RAP Tag and PMab-2 Antibody: A Tagging System for Detecting and Purifying Proteins in Plant Cells

Abstract

An affinity tag system requires both high affinity and specificity. The RAP tag epitope DMVNPGLEDRIE, derived from rat podoplanin (PDPN), is specifically recognized by PMab-2 monoclonal antibodies in rats. Here, we demonstrated that high levels of PMab-2 can be produced in Nicotiana benthamiana and plant-derived PMab-2 possesses similar activity to CHO-derived PMab-2, and the RAP tag presents a useful tagging system for detecting and purifying proteins from plant cells. The heavy chain of PMab-2 fused with KDEL, an endoplasmic reticulum retention sequence, and the light chain of the antibody were introduced into N. benthamiana by agroinfiltration. The expression of PMab-2 peaked 4 days after agroinfiltration, and approximately 0.3 mg/g fresh weight of the antibody was accumulated.

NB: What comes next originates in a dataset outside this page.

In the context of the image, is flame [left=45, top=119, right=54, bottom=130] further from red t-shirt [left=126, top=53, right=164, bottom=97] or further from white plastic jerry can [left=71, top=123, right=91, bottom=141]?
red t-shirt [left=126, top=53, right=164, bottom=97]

After purification, the plant-derived PMab-2 successfully recognized rat PDPN expressed in CHO-K1 cells and exhibited almost the same binding activity as CHO-derived PMab-2. The RAP-tagged proteins expressed in plant cells were specifically recognized by PMab-2. These results indicate that PMab-2 can accumulate at high levels in N. benthamiana and is easily purified and that the RAP tagging system presents a useful tool for detecting and purifying proteins of interest in plant cells.